GRTC claimed that projected line travel time between the two east and west points is 29 to 31 Minutes, according to Ride GRTC. A research analyst from TRS rode the lines twice, once on June 30 and on July 4. The ride on Independence Day from Rockett’s Landing to the Science Museum, which covers a little over 60 percent of the length of the line, took 44 minutes, and the ride the weekend before on the same route took 38 minutes.
Pulse buses must stop at all 14 stations, even when no passengers are present, but also must stop at all traffic lights. Normal automobiles do not have to do this. Without doing the exact math, the ride is a tad longer than what they said. When we say tad, we mean a lot, actually.

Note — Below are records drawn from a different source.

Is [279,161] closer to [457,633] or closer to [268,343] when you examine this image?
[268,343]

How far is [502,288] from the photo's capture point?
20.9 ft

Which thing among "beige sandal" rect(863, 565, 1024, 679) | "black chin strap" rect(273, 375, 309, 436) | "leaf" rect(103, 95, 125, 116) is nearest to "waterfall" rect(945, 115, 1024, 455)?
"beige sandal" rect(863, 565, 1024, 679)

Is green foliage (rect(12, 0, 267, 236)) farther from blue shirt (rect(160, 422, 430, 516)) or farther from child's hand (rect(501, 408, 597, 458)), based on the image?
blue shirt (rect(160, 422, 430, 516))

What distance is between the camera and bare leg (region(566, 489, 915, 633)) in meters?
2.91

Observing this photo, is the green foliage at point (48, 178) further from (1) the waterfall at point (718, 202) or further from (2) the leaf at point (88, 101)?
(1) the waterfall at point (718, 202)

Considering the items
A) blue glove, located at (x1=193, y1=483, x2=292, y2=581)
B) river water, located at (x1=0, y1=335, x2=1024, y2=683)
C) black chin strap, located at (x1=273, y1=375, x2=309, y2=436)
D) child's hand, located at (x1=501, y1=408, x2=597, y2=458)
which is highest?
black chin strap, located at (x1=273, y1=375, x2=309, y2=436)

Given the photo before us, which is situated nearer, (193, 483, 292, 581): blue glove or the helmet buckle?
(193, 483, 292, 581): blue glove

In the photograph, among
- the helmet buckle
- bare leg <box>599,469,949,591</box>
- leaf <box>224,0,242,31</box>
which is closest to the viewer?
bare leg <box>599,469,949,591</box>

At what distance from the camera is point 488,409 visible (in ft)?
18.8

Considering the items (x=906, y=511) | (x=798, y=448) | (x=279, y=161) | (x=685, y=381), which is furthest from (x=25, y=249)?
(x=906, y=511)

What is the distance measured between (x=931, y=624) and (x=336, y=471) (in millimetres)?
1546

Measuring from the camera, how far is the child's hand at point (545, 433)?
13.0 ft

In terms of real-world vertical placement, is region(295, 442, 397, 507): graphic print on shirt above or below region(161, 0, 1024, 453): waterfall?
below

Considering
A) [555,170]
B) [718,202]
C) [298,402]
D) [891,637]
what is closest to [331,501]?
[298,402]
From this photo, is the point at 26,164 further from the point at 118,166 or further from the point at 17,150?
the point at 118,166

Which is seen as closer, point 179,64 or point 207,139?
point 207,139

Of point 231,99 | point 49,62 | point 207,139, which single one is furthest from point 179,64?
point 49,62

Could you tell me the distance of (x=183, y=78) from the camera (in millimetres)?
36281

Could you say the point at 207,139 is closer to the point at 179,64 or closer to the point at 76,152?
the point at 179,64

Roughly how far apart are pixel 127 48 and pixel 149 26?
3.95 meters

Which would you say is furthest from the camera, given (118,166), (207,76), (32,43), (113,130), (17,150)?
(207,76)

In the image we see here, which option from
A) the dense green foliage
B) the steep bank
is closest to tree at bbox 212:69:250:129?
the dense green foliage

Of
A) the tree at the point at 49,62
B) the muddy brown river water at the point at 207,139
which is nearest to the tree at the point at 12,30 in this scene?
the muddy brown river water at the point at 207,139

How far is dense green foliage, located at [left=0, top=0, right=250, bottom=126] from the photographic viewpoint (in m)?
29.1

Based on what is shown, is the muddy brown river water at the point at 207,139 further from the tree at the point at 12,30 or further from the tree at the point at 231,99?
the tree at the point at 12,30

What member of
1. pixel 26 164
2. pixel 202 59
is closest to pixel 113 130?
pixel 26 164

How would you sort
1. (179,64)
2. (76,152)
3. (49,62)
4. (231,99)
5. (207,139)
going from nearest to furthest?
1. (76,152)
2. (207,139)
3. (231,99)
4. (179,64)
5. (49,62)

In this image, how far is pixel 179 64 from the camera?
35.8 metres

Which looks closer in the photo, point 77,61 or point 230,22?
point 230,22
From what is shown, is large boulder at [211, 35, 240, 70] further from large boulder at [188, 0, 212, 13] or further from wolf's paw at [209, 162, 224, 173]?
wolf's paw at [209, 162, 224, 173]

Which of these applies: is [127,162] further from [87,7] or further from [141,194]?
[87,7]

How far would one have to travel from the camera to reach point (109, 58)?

Factually, one can get across the city faster on a bicycle. So, it is not competitive with personal vehicles – unless they factored in the time it takes to find a parking spot. If so, a pogo stick would be a faster ride through the city than actually driving.
This is where the “rapid” aspect of the Bus Rapid Transit system is confusing. Is BRT faster than normal GRTC buses? Yes, they are, due to the bus lanes and not having to attempt to re-enter normal traffic patterns after picking up passengers at the side of the road. However, Pulse was not modeled after capturing normal GRTC riders. It is for tourists, the bike and brewery crowd, people who cannot find parking within the city, and yes, some normal GRTC riders that have lost service because of Pulse.
As for the bus lanes, they were said to be constructed so that buses would have a dedicated lane on Broad Street to reduce traffic congestion. Well, they do; the Pulse buses do, but not GRTC buses. Normal buses still travel up and down Broad Street, so now the main thoroughfare through Richmond has one less lane and twice as many buses on it.
BRT has a branding problem. It would not have been that shocking to people if they at least told the public that the poor folks would lose service, the richer folks would have a shopping trolley, Broad Street would become a mess, businesses near the lines may have to close up shop due to construction, security guards on the buses would just sit and listen to music while rowdy kids cussed their way to their destinations, no one is checking tickets, and that it all cost way more than it should have.
To be truthful, instead of being branded as BRT, it should have been called “At Least You Don’t Have To Park,” or “Faster Than Walking,” or even “Wheels To Forward Richmond’s Vanity Acts,” or WTFRVA for short.